Friday, February 23, 2007

Filtering Procedures.. Do you make it right?

All of us do filtering in their project. It's one of the most repeated functionalities. But do we make it well? How do you make your filtering procedures? Ok.. Have a look on the following one:

CREATE PROCEDURE std_GetFiles
@fileCategory varchar(50),
@tag varchar(50)
AS
declare @SQL as nvarchar(200)

SET @sql = 'SELECT * FROM tscoFileIndex WHERE '

if @fileCategory <> null
set @sql = @sql + ' FileCategory = ' + @fileCategory + ' and '

if @tag <> null
set @sql = @sql + ' tag = ' + @tag + ' and '

SET @SQL= LEFT(@SQL, LEN(@SQL) -4)

GO


This is the first way come to your mind when you trying to do filtering. But take care. Actually, all the string concatenation in this procedure make your data under threaten. As this allow procedure users to inject sql statements inside your concatenated query by passing unexpected paramaters through "fileName" and "tag" inputs. Also the many if conditions here affects your procedure performance.

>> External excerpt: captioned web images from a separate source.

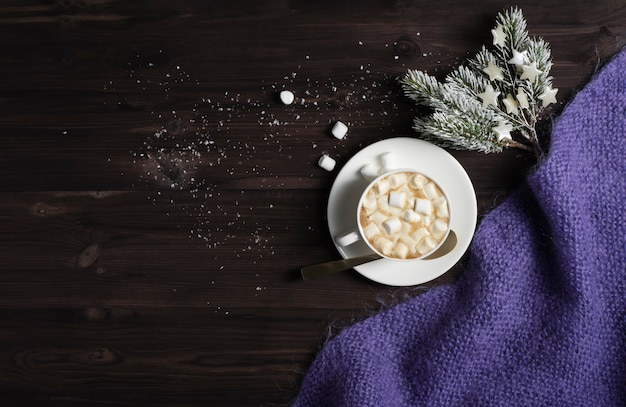 A cup of hot chocolate, a knitted blanket and spruce branches on a dark wooden background with snow. Premium Photo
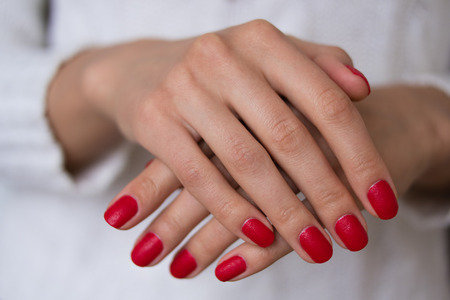 red nail colour: Female hands with red nails on a white background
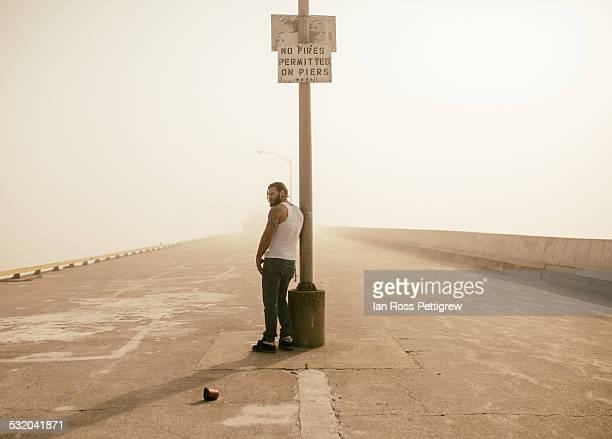 Man standing on break wall by shore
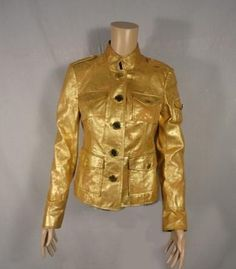Desperate Housewives        This unique item is from the television show Desperate Housewives.    This is Gabrielle Solis' screen worn wardrobe item.        Season:  Six    Episode Title:  623         Items: Button-Front Jacket      Wardrobe Details          JACKET   Brand: Tory Burch      Size: N/A (Approximate Size Small)      Material: Leather      Color: Metallic Gold      Condition: Good Condition      Original Retail Price: N/A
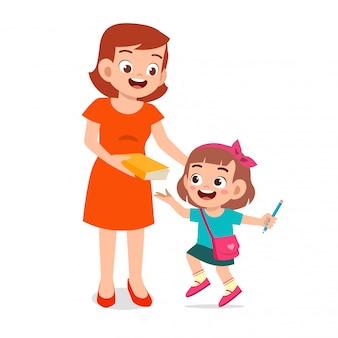 Szczęśliwa śliczna dzieciak dziewczyna przygotowywa iść do szkoły z mamą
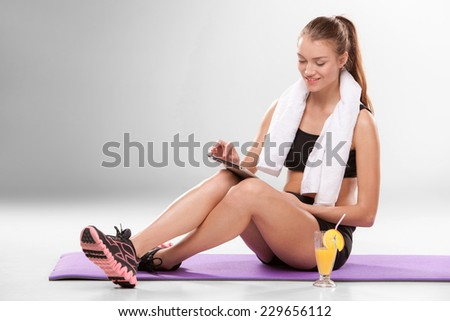 Young athletic girl sitting with laptop with cocktail isolated on gray background. Pause in training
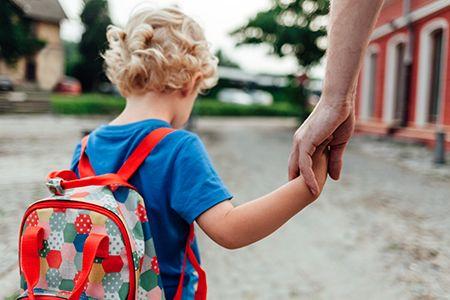 niños de espaldas con mochila de la mano de persona mayor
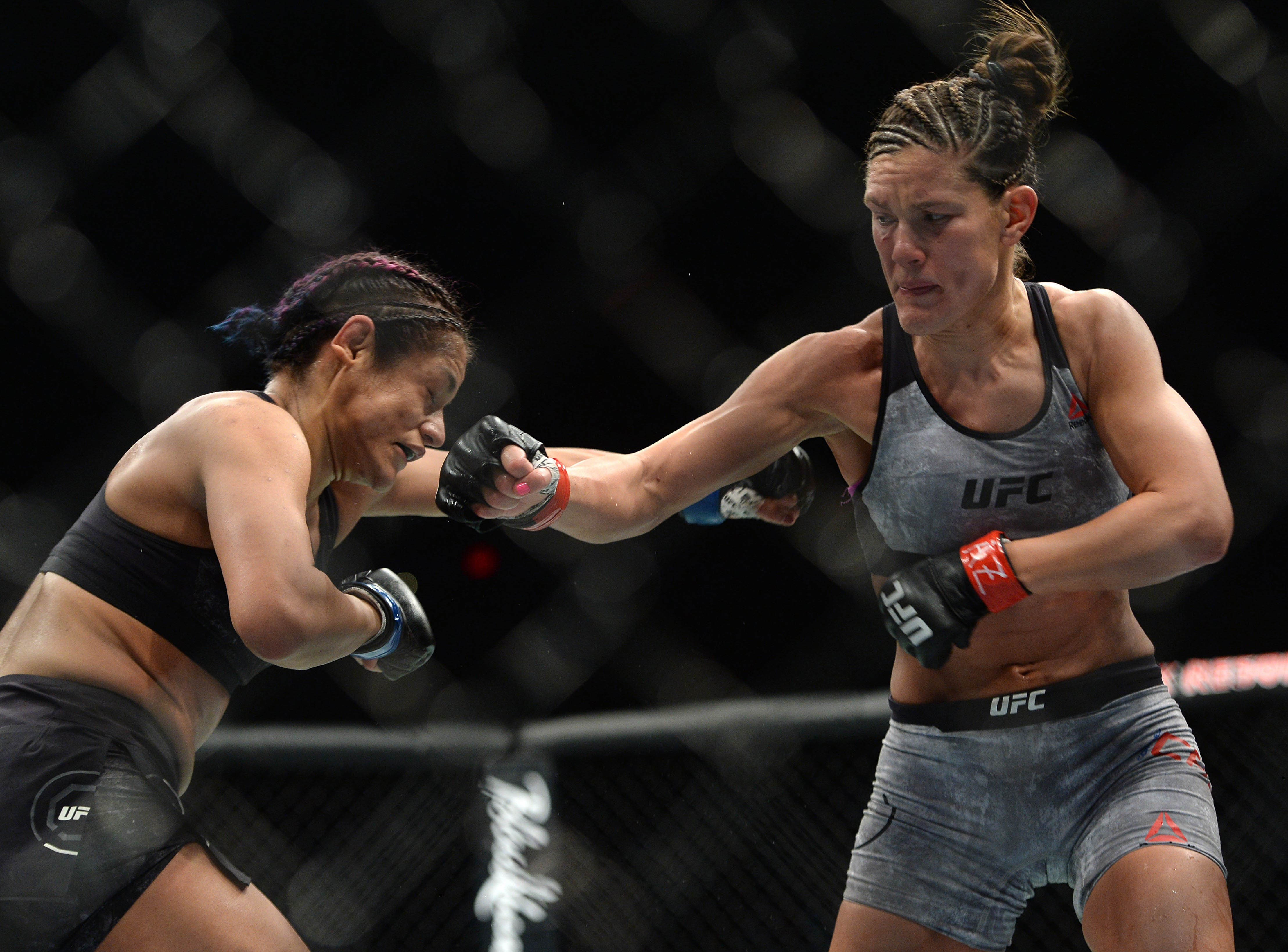 Cynthia Calvillo lands a body shot on Cortney Casey during fight at Talking Stick Resort Arena.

The alternative, which is better than this, would be something like that:

CREATE PROCEDURE std_GetFiles
@fileCategory varchar(50),
@tag varchar(50)
AS

SELECT *
FROM tscoFileIndex
WHERE (@fileCategory is null OR FileCategory = @fileCategory ) AND (@tag is null OR tag = @tag)

GO


So, you match all rows if the parameter is null, and use the
condition when the parameter is not null.